Joyce Fegan: Dismantling society’s murky immersion in diet culture

Counting steps, commenting on other people's bodies, and congratulating people on restricting their energy intake all feed into an illness that takes lives and rules lives
Joyce Fegan: Dismantling society’s murky immersion in diet culture

Nikki Grahame, with her award for Most Popular TV Contender, at the National Television Awards 2006 at the Royal Albert Hall in London. The ‘Big Brother’ star died last Friday, at the age of 38, having just left treatment for an eating disorder.

The death of Big Brother star Nikki Grahame seemed to pass without much notice over here.

The 2006 Big Brother star died last Friday, at the age of 38, having just left treatment for an eating disorder — an illness she had been affected by for 30 years.

We devoured her life and struggles when she was alive, her photos sold the tabloid magazines that we bought, and behind all of it there was a real-life woman suffering from an illness known to many.

In the same week as her death, we obsessed over filtered and unfiltered images of the Kardashians, trashing them for altering their own image, something which drew our notice in the first place and kept us coming back for more.

And in the same week, we have celebrities popping up on our social media feed days and months after giving birth and what is it we congratulate them for? The loss of the baby weight, of course.

We are absolutely obsessed with weight, size, shape, the human outline, frame, aesthetic. 

We talk about it like the weather, we offer up unsolicited comments about others' appearance, we quiz people about the fad diet they lost x amount of adipose tissue on and then congratulate them for their loss.

And at the same time, the pandemic has seen a sharp rise in people suffering from eating disorders both here and in England, especially children.

Yet we seem to be able to achieve some kind of gymnastic cognitive split in divorcing our diet talk from the existence of eating disorders in our communities and families.

In Ireland, Bodywhys — the Eating Disorder Association of Ireland, has noted an increase in eating disorder behaviour due to the pandemic.

"The pandemic has impacted and intensified people’s behaviours, thoughts, and feelings and, ultimately, their lived experience of eating disorders," said Bodywhys.

And people who had previously recovered from the illness reported having resurfacing thoughts, said the organisation.

"It has affected people’s thinking in relation to, and experience of, recovery and relapse. For instance, old or prior eating disorders thoughts coming back to the surface, a sense the eating disorder has re-emerged which brings up feelings of punishment, letting yourself down," said Bodywhys.

Another key issue affecting people is the "environment" becoming more stressful: "this is a mixture of factors, such as diet talk/fitness routines on social media, a focus on constant self-improvement, and casual food or weight talk from others".

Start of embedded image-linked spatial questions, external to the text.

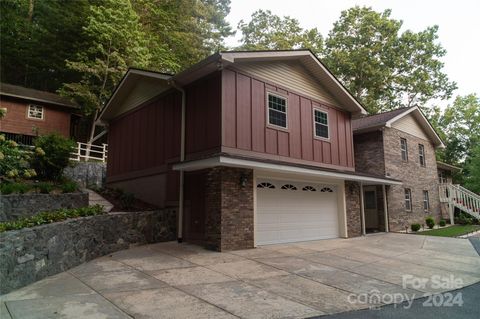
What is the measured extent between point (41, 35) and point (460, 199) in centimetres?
3136

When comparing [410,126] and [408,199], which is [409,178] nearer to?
[408,199]

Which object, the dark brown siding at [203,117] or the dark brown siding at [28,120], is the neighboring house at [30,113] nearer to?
the dark brown siding at [28,120]

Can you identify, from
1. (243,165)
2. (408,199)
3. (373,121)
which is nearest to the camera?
(243,165)

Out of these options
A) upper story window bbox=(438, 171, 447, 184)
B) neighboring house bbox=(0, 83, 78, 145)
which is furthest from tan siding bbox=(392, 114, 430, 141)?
neighboring house bbox=(0, 83, 78, 145)

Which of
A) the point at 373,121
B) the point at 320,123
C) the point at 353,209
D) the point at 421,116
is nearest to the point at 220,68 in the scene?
the point at 320,123

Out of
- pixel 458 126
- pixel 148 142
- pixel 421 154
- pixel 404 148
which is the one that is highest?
pixel 458 126

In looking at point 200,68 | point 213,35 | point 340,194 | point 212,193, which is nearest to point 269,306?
point 212,193

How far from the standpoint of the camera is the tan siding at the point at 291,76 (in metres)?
10.7

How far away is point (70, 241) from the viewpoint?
23.2 feet

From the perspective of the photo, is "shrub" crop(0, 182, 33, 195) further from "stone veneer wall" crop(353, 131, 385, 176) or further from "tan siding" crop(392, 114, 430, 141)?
"tan siding" crop(392, 114, 430, 141)

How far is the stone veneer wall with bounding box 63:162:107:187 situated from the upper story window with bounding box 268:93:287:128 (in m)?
10.3

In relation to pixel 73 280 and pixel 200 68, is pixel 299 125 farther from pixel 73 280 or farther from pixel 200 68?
pixel 73 280

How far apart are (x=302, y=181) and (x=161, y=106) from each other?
6.05 meters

'Tsunami' of eating disorder patients

In England, psychiatrists have warned of a “tsunami” of eating disorder patients amid data showing soaring numbers of people experiencing eating disorders during the pandemic.

Agnes Ayton, the chair of the Eating Disorder Faculty at the Royal College of Psychiatrists in the UK, said the number of people experiencing problems had risen sharply with eating disorders thriving in the isolation of lockdown.

“We expect the tsunami [of patients] is still coming. We don’t think it has been and gone," said the psychiatrist.

Dr Ayton said that in Oxford, where she works, about 20% of people admitted were usually urgent referrals but this proportion has risen to 80%.

She also said there were “unhelpful” messages around “weight loss and exercise” targeted at obesity “but triggering to those with existing difficulties”.

And if you look at scientific research on eating disorders and their cause, it is often linked to trauma, and the behaviours are an attempt to regulate oneself and cope.

Numerous studies indicate that people with eating disorders report a history of childhood trauma more frequently than the general population.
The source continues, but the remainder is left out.